Come la costruzione dello Stato italiano ha lasciato cicatrici profonde nel Mezzogiorno, tra repressione, squilibri economici e una memoria ancora contesa.


L’Unità d’Italia è spesso raccontata come un’epopea luminosa, un trionfo di ideali patriottici e di coraggio. Ma ogni processo storico complesso ha un lato d’ombra, e quello che riguarda il Mezzogiorno – e la Calabria in particolare – continua a emergere con forza, man mano che la storiografia si libera dalle narrazioni celebrative dell’Ottocento.

Il passaggio dal Regno delle Due Sicilie al nuovo Regno d’Italia non fu un semplice cambio di bandiera. Fu un terremoto politico, sociale ed economico. Le rivolte diffuse, la repressione militare, la criminalizzazione del brigantaggio come fenomeno puramente delinquenziale: tutto questo racconta un Sud che non entrò nello Stato unitario per naturale adesione, ma attraverso una combinazione di pressioni, plebisciti poco trasparenti e occupazione militare.

La Calabria, già fragile per condizioni geografiche e strutturali, visse quel periodo come una frattura. Le élite locali furono sostituite o marginalizzate, le comunità rurali si trovarono schiacciate tra nuove tasse, leva obbligatoria e un apparato statale percepito come distante e ostile. La repressione del brigantaggio – spesso più sociale che criminale – lasciò un’eredità di diffidenza verso le istituzioni che, in parte, sopravvive ancora oggi.

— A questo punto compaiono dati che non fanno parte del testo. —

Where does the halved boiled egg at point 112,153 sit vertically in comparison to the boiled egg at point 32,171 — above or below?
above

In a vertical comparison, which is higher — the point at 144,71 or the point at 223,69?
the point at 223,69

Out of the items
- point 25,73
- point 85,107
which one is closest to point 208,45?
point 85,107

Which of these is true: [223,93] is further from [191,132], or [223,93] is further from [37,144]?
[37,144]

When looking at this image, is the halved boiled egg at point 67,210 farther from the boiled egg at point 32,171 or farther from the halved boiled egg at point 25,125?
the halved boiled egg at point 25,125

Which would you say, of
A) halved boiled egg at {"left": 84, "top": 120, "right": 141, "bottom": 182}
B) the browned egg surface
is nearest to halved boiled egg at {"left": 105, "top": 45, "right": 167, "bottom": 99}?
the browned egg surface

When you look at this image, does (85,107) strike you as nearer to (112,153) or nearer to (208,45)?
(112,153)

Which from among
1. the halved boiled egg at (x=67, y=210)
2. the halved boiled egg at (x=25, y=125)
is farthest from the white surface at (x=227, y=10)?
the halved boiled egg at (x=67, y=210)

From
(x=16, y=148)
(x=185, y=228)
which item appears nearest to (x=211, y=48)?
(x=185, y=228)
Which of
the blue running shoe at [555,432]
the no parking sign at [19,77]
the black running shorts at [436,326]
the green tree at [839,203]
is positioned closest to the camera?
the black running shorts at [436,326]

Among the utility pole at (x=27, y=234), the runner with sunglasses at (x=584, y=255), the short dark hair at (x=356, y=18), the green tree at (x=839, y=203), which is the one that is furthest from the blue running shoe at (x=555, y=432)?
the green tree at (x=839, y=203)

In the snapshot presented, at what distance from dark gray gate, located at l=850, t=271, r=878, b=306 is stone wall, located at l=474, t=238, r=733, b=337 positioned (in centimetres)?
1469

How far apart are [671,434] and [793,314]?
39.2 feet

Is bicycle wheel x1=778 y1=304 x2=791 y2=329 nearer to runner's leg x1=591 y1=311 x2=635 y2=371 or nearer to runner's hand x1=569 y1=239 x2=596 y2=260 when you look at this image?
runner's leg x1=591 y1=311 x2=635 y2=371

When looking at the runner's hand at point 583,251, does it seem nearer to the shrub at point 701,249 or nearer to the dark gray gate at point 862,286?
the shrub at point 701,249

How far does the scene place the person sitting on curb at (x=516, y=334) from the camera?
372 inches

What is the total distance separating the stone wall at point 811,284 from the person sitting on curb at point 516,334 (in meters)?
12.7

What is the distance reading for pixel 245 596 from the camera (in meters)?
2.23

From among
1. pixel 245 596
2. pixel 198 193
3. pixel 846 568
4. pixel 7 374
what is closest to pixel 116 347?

Sul piano economico, l’unificazione non portò sviluppo omogeneo. Le risorse del Sud furono assorbite per sostenere l’industrializzazione del Nord, mentre molte realtà produttive meridionali vennero abbandonate o smantellate. Non fu un “sacco” nel senso predatorio del termine, ma un processo di centralizzazione che favorì alcune aree del Paese a scapito di altre. Il risultato fu la nascita della Questione Meridionale, un problema strutturale che nessun governo, da allora, è riuscito davvero a risolvere.

Oggi, rileggere quella storia non significa mettere sotto processo l’Unità d’Italia, né alimentare nostalgie borboniche. Significa, piuttosto, riconoscere che un Paese non può dirsi davvero unito se non affronta con onestà le proprie ferite. E che la memoria del Sud – con le sue sofferenze, le sue resistenze, le sue speranze tradite – merita di essere ascoltata, non archiviata come un fastidio.

Solo così l’Unità può diventare un progetto condiviso, e non un racconto imposto.